Près de Grenoble, un jeune homme est tué lors d’un contrôle douanier, et l’on découvre dans son coffre le corps d’une jeune femme au visage complètement méconnaissable. Les inspecteurs Vic et Vadim vont alors très vite relier entre elles plusieurs affaires de disparitions, et se retrouver sur la piste d’un tueur en série. Parallèlement, Léane Morgan alias Enaël Miraure, célèbre reine du thriller, voit sa vie privée, toujours tenue secrète, exploser. L’agression soudaine de son mari va faire resurgir le pire. Y aurait-il un lien avec l’enlèvement de sa fille Sarah quatre années auparavant ? Y-a-t-il une chance que Sarah soit encore en vie, alors même que le tueur en série qui dit l’avoir tuée n’a jamais livré l’emplacement du corps ? Que penser des intrusions dans sa maison, de la disparition de ses livres retrouvés sur une piste de crimes ? L’explication qui se cache derrière tous ses faits pourrait bien mener Léane de l’autre côté du miroir sans aucune possibilité de retour à la normalité…

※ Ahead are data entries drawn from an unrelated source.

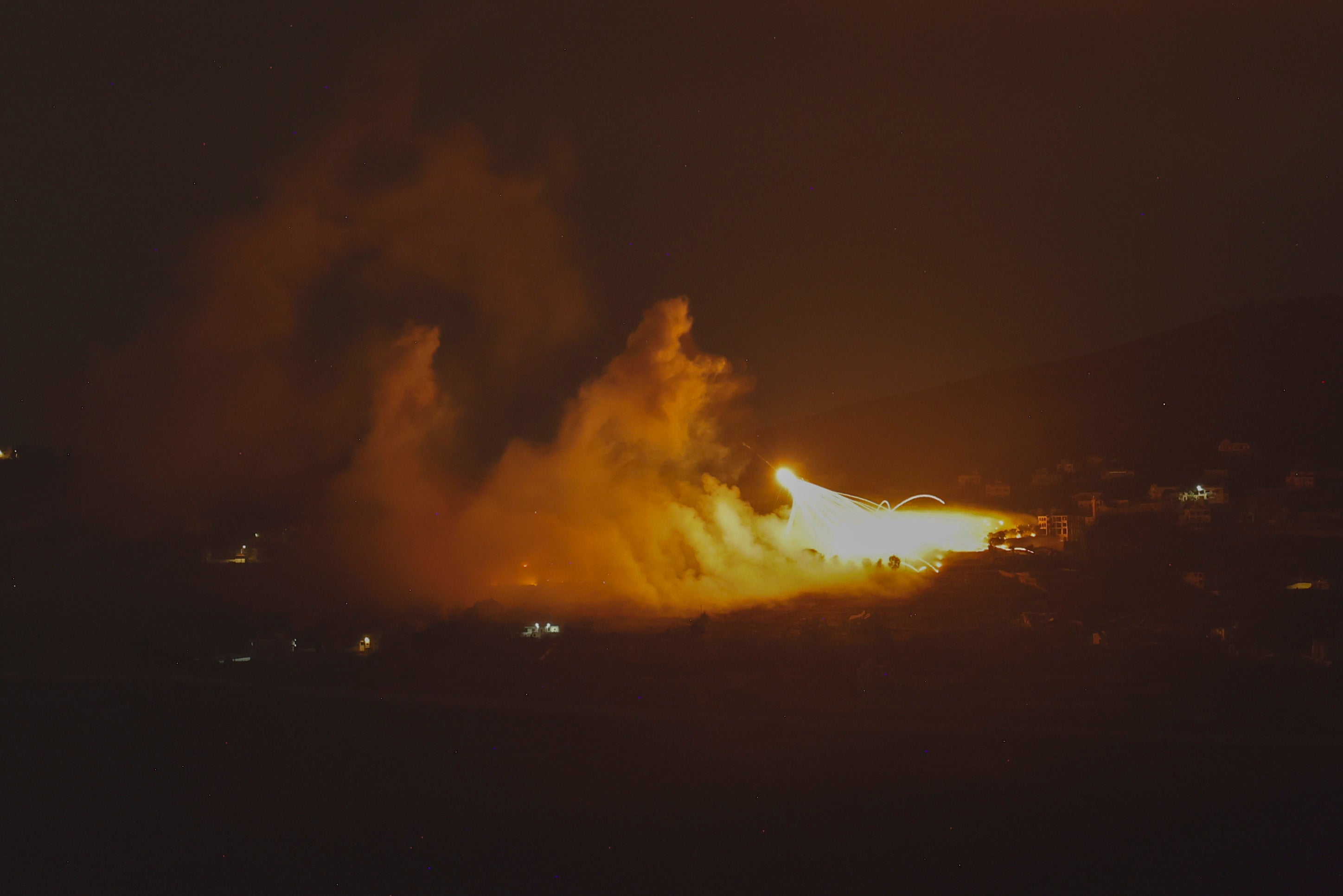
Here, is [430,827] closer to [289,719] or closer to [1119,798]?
[289,719]

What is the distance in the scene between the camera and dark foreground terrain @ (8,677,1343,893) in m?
12.0

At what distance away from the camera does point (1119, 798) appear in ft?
44.6

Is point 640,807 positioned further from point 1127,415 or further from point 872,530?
point 1127,415

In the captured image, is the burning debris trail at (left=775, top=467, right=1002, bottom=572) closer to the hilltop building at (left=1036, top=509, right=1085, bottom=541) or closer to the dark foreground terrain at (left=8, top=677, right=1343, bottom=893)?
the hilltop building at (left=1036, top=509, right=1085, bottom=541)

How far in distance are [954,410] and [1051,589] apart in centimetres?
4126

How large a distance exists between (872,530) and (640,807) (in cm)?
1660

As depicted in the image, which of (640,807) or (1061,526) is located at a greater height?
(1061,526)

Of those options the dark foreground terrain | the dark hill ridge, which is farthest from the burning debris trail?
the dark foreground terrain

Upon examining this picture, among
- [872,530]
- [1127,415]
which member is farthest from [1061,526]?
[1127,415]

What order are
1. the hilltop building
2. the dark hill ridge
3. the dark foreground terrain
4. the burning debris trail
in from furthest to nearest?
the dark hill ridge
the hilltop building
the burning debris trail
the dark foreground terrain

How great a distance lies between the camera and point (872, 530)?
2889 centimetres

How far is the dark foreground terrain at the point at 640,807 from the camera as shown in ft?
39.5

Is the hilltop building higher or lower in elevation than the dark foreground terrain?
higher

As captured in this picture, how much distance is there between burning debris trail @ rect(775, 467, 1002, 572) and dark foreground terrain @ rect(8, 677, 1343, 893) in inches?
404
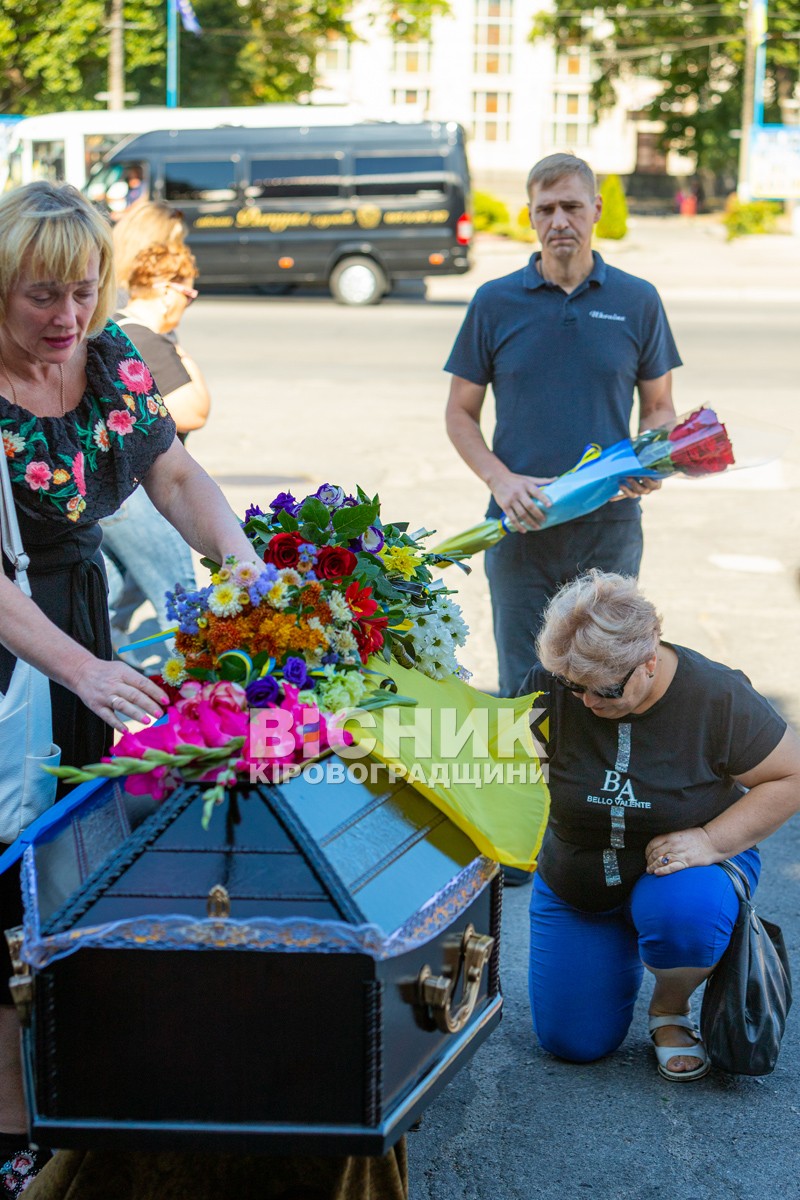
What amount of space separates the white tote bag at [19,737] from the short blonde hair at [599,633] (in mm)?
1096

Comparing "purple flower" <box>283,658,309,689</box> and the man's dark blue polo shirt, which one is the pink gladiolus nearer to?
"purple flower" <box>283,658,309,689</box>

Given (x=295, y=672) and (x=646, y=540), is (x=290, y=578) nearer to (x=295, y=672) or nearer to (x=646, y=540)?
(x=295, y=672)

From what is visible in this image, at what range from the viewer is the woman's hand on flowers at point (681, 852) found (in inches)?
115

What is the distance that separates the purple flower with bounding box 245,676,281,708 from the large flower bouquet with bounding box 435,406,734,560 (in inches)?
65.8

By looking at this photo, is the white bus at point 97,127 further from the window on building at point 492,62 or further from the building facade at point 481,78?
the window on building at point 492,62

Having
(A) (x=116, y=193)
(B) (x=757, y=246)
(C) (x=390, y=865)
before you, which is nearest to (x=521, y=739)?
(C) (x=390, y=865)

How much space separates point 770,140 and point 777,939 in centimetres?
3233

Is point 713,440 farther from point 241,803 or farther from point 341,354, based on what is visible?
point 341,354

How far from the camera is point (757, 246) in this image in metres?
30.8

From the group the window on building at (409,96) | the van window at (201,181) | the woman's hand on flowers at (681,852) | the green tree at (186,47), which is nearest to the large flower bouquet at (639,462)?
the woman's hand on flowers at (681,852)

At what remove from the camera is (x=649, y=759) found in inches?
116

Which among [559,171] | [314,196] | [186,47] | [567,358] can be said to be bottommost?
[567,358]

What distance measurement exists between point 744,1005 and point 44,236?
2098mm

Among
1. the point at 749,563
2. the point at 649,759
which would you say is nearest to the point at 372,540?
the point at 649,759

Si le début du roman est parfois un peu perturbant, avec une galerie de personnages assez nombreux, qu’il faut le temps ‘d’apprivoiser’, on se retrouve très vite captif de cette histoire aux multiples facettes. Tels des boîtes gigognes, qui livrent peu à peu leur contenu, les indices se cachent et se livrent en couches différentes pour ne prendre sens que dans les toutes dernières pages. Même la fin est double, et le lecteur pourra y déployer ses propres conclusions, jouant au détective en même temps que ceux du roman, mais aussi en même temps que l’héritier de l’auteur de ce ‘manuscrit inachevé’.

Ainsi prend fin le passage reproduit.